With k3s we could use a shared PVC instead, but B2 is cheaper, offsite,
and already set up.
## Why Backblaze B2
### Decision matrix
| Option | Price per TB stored | Egress | Pros | Cons |
|---|---|---|---|---|
| **Backblaze B2** | **$6/mo** | $0.01/GB, free via CF | Cheap, hard spending caps, S3-compatible | US-West/East regions only (not EU) |
| AWS S3 Standard | $23/mo | $0.09/GB | Most ubiquitous | Expensive |
| Cloudflare R2 | $15/mo | Free (!) | Zero egress, CF-native | Newer, fewer features |
| DigitalOcean Spaces | $5/mo for 250GB + $0.01/GB | Free 1TB, $0.01/GB after | Simple | Less reliable than AWS |
| Local PVC on k3s | $0 | $0 | Already in cluster | Per-node, no HA, no offsite |
B2 won because:
1. **Hard spending cap** — unique in the industry. No surprise AWS bill.

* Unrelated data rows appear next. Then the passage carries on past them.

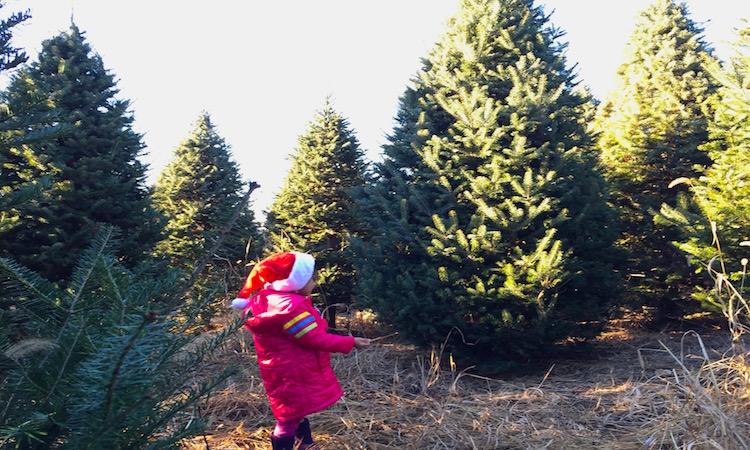 granjas de arboles de Navidad Connecticut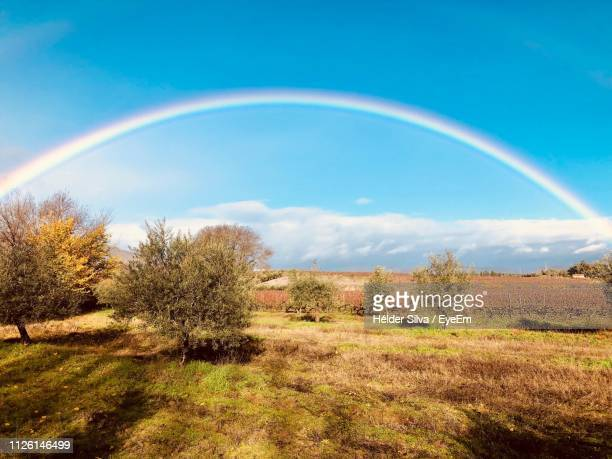 scenic view of rainbow over trees on field against sky - rainbow sky stock pictures, royalty-free photos & images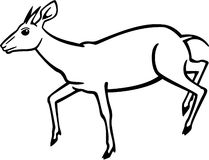Duiker. Line drawing of a small antelope, the duiker, leaping or running Stock Photography
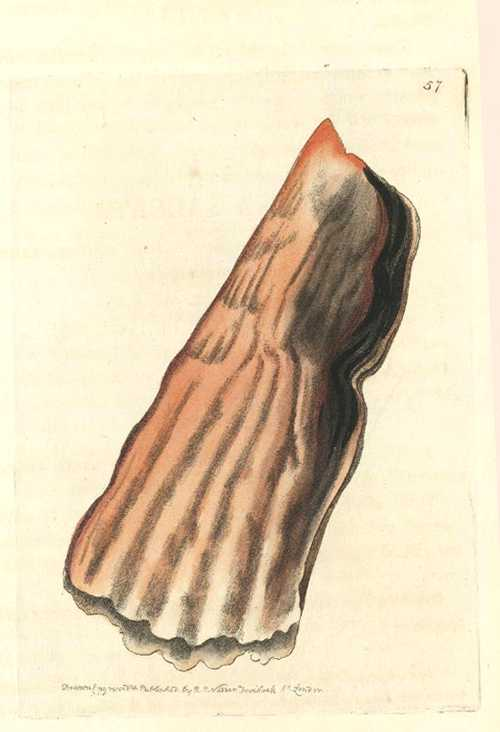 Pinna Saccata, Bag Pinna. R.P. Nodder engraving c1810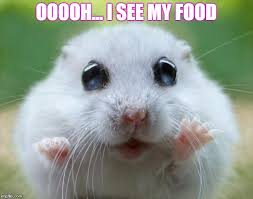 Cute Meme - hamster cute latest memes imgflip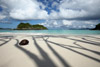 Coconut on the Beach, Trunk Bay, St john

2. **Cheapest at rest** — 34× cheaper than S3.
3. **Free egress through Cloudflare** — we already use CF; when we
eventually serve upload URLs through CF, egress is free.
4. **Mature S3-compatible API** — minio-go talks to it natively.
Rejected:
- **R2** was the close second. Zero egress is amazing. Rejected
primarily for inertia (B2 already set up in the MyCrib era). A future
migration to R2 would be reasonable.
- **Local PVC** doesn't work for our setup because we want uploads
durable and accessible from any node/replica.
## Configuration
Bucket: `honeyDueProd` (mixed case; B2 allows this, minio-go handles it
via path-style addressing — see §path-style below).
Region: `us-east-005` (B2's South Carolina region — closer to our
Neon DB in AWS us-east-1 than the West Coast options).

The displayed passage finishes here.